**Text**

....

Tuesday, August 31, 2010

Mexican Black Bean Salad Tostada


1 cup canned black beans, drained and rinsed
2 Tbsp red onions minced
1 large garlic clove, minced
1/2 medium jicama, peeled and diced (1/2 cup)
1/4 cup frozen corn kernals, sweet, rinsed under hot water to defrost
1/4 cup avocado, diced
1/2 cup grape tomatoes, halved
4 Tbsp canned green chili peppers, diced
3 Tbsp fresh lime juice, from 1 large lime
2 Tbsp cilantro, fresh, chopped
1 tsp olive oil
1 tsp ground cumin
1/4 tsp salt
4 small corn tortillas

Combine all ingredients, except tortillas, in a large bowl, mix to combine.
Toast tortillas and top each with 3/4 cup of salad; serve. Yields 1 tostada per serving.
Recipe can be doubled for larger gatherings.


This is a Weight Watchers recipe I found on their site. Lou and her husband have been doing the Weight Watchers diet and had really great results with it, so I thought I would pick out a WW recipe this week for her.
The link to the recipe is here.  Mexican Black Bean Salad Tostada

Ok so I forgot to get avocado! I was so upset because avocados are one of my favorite foods.  I also looked high and low for a jicama, but there were none to be found in this little town.  Lou couldn't find any jicamas either.  I've never had one,  nor do I know what they taste like.  Hopefully I'm not missing too much?

I used fresh corn from the farmers market instead of frozen corn.

....

**What you need to do**
1/ In the tostada recipe post, write out everything from "Ok so I forgot" down to "missing too much?", substituting "small town" for "little town".
2/ According to the tostada recipe post, what did the writer use in place of frozen corn?
3/ Carry on the tostada recipe post from the point where it stops.

**Information supplied**
....

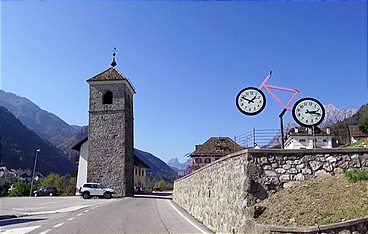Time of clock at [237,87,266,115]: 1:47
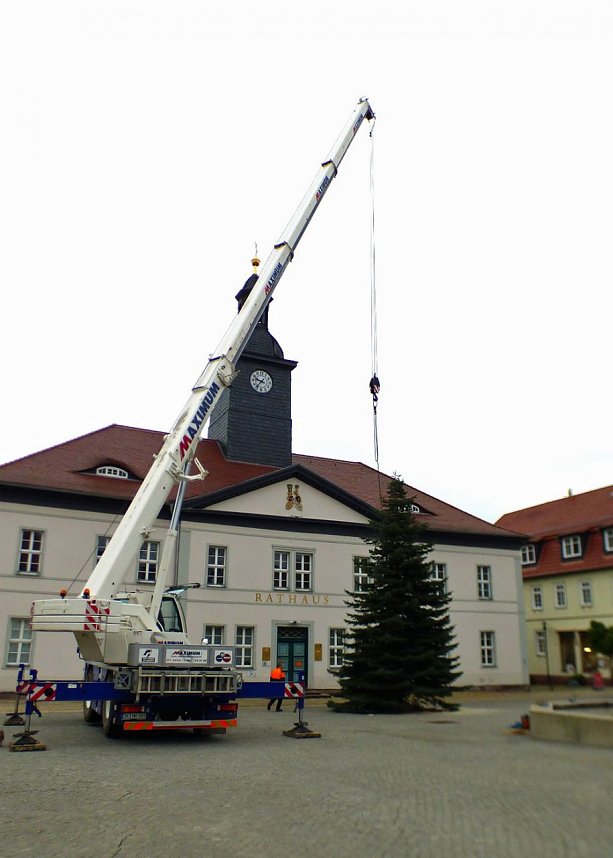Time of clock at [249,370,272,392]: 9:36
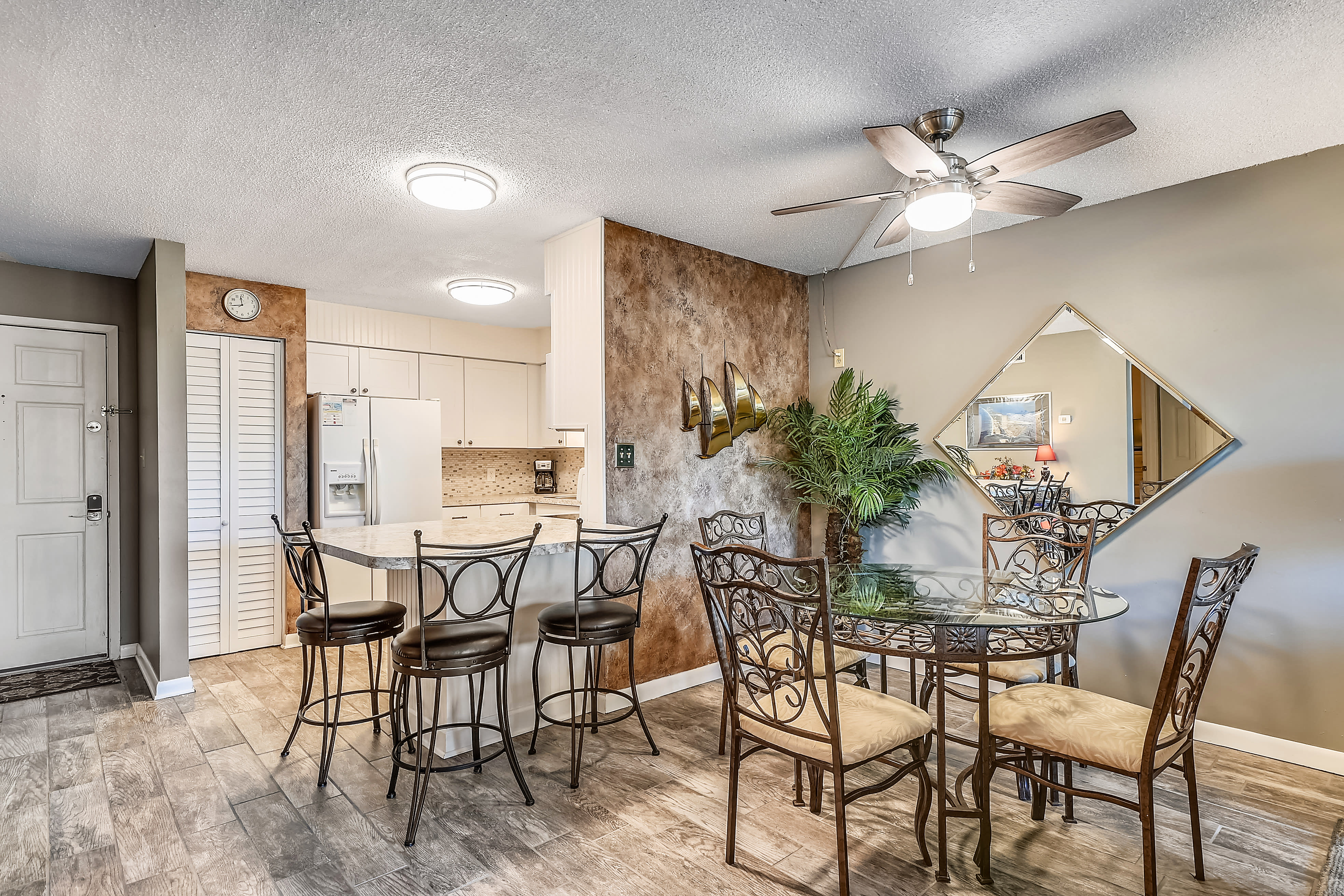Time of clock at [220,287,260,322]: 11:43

....

**Results of the tasks**
1/
Ok so I forgot to get avocado! I was so upset because avocados are one of my favorite foods.  I also looked high and low for a jicama, but there were none to be found in this small town.  Lou couldn't find any jicamas either.  I've never had one,  nor do I know what they taste like.  Hopefully I'm not missing too much?

2/ Fresh corn from the farmers market.

3/
I also made some of my own salsa to put on the tostada.  I just love experimenting with salsas and this one turned out nice. I added habanero instead of jalapeƱo.
Here is the recipe for the green salsa.  Tomatilla Salsa Verde Recipe

The tostada recipe was very good, I love all Mexican food though.  This sort of seemed like bean salad and just putting it on a tostada, which isn't bad, but you could probably easily eat this like salsa and use chips instead.

This is my Tuesday night dinner across the miles with Lou, if you're wondering about what I'm talking about. Every Tuesday evening my friend Lou (in FL) and I (in NC) make the same meal. I'm going to be at the farm canning grape juice tonight, so I made my dinner last night instead.  You can click on the recipes link on the right side of my blog to see all the other Tuesday recipes we've done.

Here is how Lou's dinner turned out.

Wednesday, August 25, 2010

Bathroom Wallpapered!

Here it finally is.  I didn't think this project was ever going to get done.  I will firmly say that I do NOT like to wallpaper.  I was so bad at it. My mom came over and helped me do a little at first, but I tried to do the rest by myself and I made sooo many mistakes.  I would accidentally cut it wrong or something would go wrong.  After all of that, it turned out looking great and I am glad I wallpapered it instead of painting it.  I tried so many paint colors and  nothing looked right in this bathroom against this odd colored beige tile.

(This is the only bathroom in the house by the way.  I have a tiny 2 bedroom, 1 bath home.)

The fruits of my labor...








Love my cast iron bathtub.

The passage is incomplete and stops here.